A multifaceted definition encompassing appearance, internal characteristics, and outward expression of how one walks in the world, “butch” stands as a broad term for masculine aesthetic and an attitude maintaining assertion, rebellion, and confidence.
“It’s a self-identifying term,” Karen Roberts, co-founder of Haute Butch told 429Magazine.
“Anyone can be butch if they say they are, and yet there are others that rebuke labels at all. I see it more as an attitude or way of life that speaks to the individual’s sense of self.”
The goal of her fashion line caters to this approach by encouraging and endorsing diversity and acceptance with the idea of pushing “beyond the boundaries of fashion trends to promote visibility and acceptance of, and within our communities, while illuminating the diversity found among our butch/stud/dyke/queer/tomboy fashionistas/fashionistos.”
The line is a concurrent amalgamation of masculinity and femininity. Deliberate in its style, HAUTEBUTCH battles issues such as conformity and trendsetting by maintaining liberation from what is deemed as socially accepted fashion.
“We’re creating a new standard in fashion with an attitude to match—a standard that translates from the runway to the boardroom and out into the streets. HAUTEBUTCH allows us to choose the message we send, to externally express our internal identity to the world,” she said.
HAUTEBUTCH is garnering a resounding following within the community with testimonials such as, “it’s so nice to have a ‘male’ shirt tailored to fit me.”
The brand speaks to its audience, particularly as the founding members are lesbians and butch themselves, which is how the label was created.
Through the frustration of finding clothing suited to their personality and style, as well as that of other women, Roberts yearned for a wardrobe that allowed her to express her internal self.
“Inside I was a confident, capable, fearless butch with a swagger that walked the fine line of tough and tender… yet my wardrobe didn’t express it when I went to corporate trainings, weddings, funerals and the like.”
As a result, she became wary of attending venues where she was unable to dress as herself. It was beyond settling for ill-fitting men’s clothes, but rather a lack of resources to be able to display a sense of her identity.

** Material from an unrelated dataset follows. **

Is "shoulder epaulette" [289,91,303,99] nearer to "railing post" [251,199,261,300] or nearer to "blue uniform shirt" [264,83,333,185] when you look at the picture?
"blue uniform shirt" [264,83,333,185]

With an entrepreneurial spirit, Roberts transferred her skills from other sectors of business to develop HAUTEBUTCH. A long time passion of hers, she began doodling fashion designs in 4th grade, and took fashion merchandising and modeling courses in high school. The doodling made a comeback last year in the form of a dream board of articles she’d like in her own closet; which quickly became a look book featuring more women’s butch styles.
“Into the wee hours of the night, I began reading everything I could about fashion, manufacturing and the need for butch clothing. I could not believe that nothing at all existed,” she added.

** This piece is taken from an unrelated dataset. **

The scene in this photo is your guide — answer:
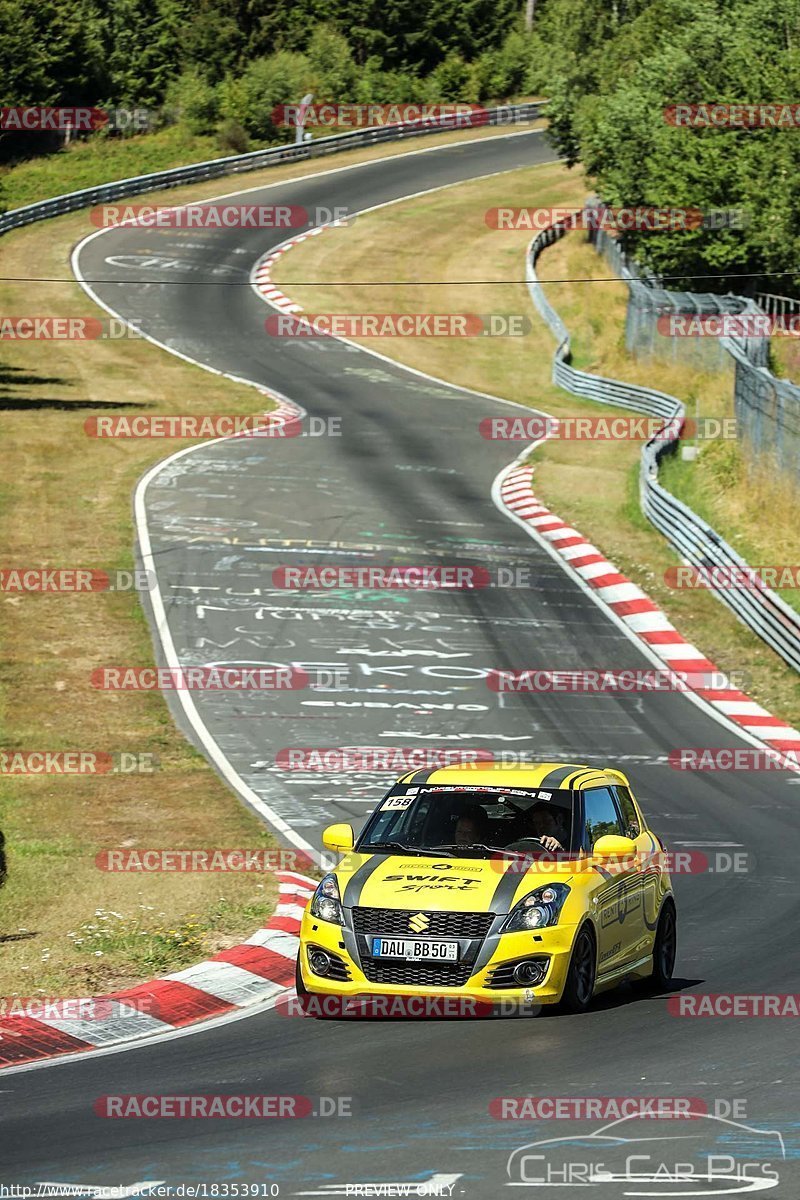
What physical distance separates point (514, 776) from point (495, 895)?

Immensely inspired by successful entrepreneurs who have come to fill a void with their businesses, she embraces those that have “gracefully risen above the challenges, while pursuing a worthwhile endeavor because they never believed for a moment that their idea or business owned the option to not exist.”
Her advice for someone embarking upon an endeavor such as this: raise money and assemble a great team.

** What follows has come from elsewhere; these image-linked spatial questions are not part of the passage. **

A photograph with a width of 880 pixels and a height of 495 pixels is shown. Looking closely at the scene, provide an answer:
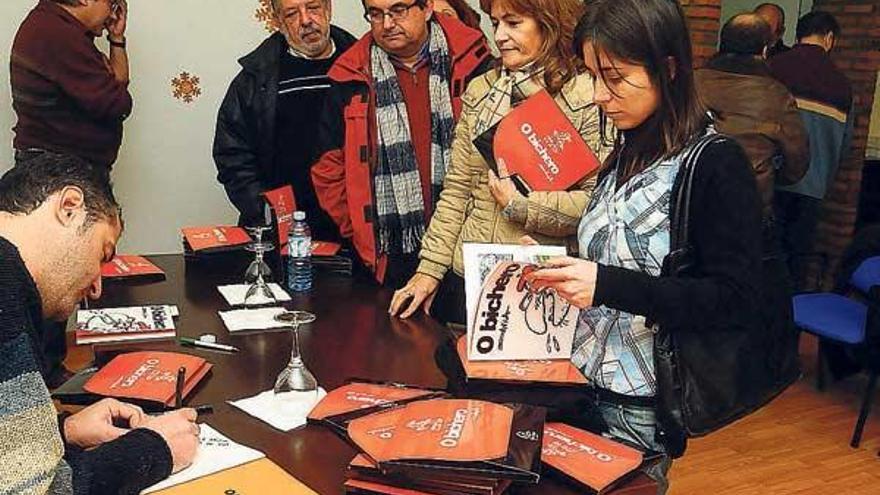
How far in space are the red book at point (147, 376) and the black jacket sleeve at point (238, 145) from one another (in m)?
1.33

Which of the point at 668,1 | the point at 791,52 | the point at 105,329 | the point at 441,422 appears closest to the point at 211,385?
the point at 105,329

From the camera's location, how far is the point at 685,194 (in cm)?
137

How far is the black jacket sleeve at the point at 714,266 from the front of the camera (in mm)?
1349

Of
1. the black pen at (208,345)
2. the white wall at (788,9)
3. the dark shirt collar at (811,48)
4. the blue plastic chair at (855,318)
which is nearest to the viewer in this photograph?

“A strong infrastructure of knowledgeable, talented, trustworthy and reliable individuals coupled with a hefty bankroll and some education can help you navigate the challenges of a new fashion line as smoothly as possible,” she argued.
She dreams, now, to see HAUTEBUTCH make its way to mainstream outlets internationally, and to wardrobes of icons such as Ellen DeGeneres, Rachel Maddow, Wanda Sykes, Melissa Etheridge, and Rosie O’Donnell. Ultimately, she strives for the line to be “THE” lifestyle brand for the demographic.
As the line has developed, so has Roberts. She divulged that when she first came out as a lesbian, she was femme.
“After falling for a femme and learning the dynamics between butch/femme dating – I quickly turned the tables!”
In the process, she has become more self-aware beyond her external appearance. Roberts once believed that as she was butch, she must be fearless and protect her ego. Vulnerability was a weakness that she denied in herself and those around her.
“If I am honest within myself about my feelings, celebrate my imperfections, admit my wrongdoing, cry when I’m sad, and love others to the fullest, I get the gift of authenticity,” she continued.
What drives her now is the potential impact HAUTEBUTCH can have on individuals, as well as herself and her partner.
“I believe that HAUTEBUTCH is trailblazing a path that embraces both the wardrobe and spirit of masculine identified women in a way that we have never seen before. As a self-identified butch designer, I am both proud and humbled to be participating in such a powerful extension of this expression, at this time.”